=== Your instructions ===
Line by line, the data below should be set down unchanged, with images excluded.

=== Data block ===
..............................
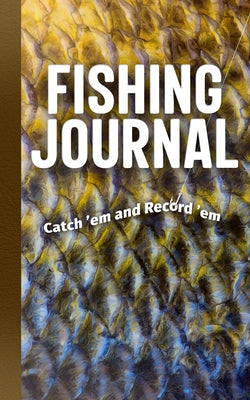 Fishing Journal: Catch 'em and Record 'em Paperback Adventure Publications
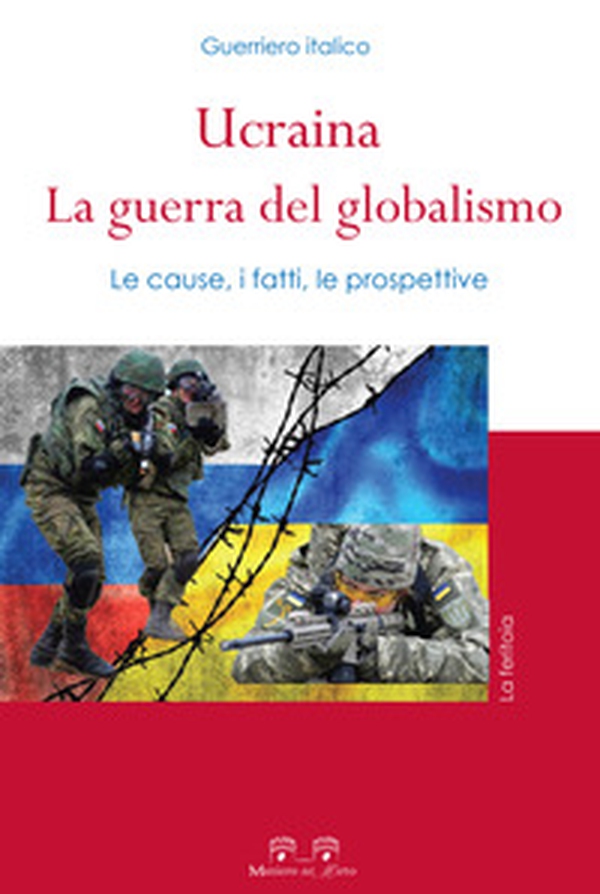 Ucraina: la guerra del globalismo. Le cause, i fatti, le prospettive - Librerie.coop Ucraina: la guerra del globalismo. Le cause, i fatti, le prospettive - Librerie.coop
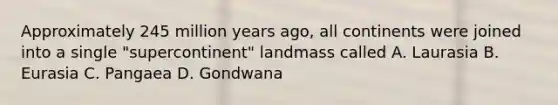 Approximately 245 million years ago, all continents were joined into a single "supercontinent" landmass called A. Laurasia B. Eurasia C. Pangaea D. Gondwana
..............................
=== Result of this exercise ===
 Fishing Journal: Catch 'em and Record 'em Paperback Adventure Publications
 Ucraina: la guerra del globalismo. Le cause, i fatti, le prospettive - Librerie.coop Ucraina: la guerra del globalismo. Le cause, i fatti, le prospettive - Librerie.coop
 Approximately 245 million years ago, all continents were joined into a single "supercontinent" landmass called A. Laurasia B. Eurasia C. Pangaea D. Gondwana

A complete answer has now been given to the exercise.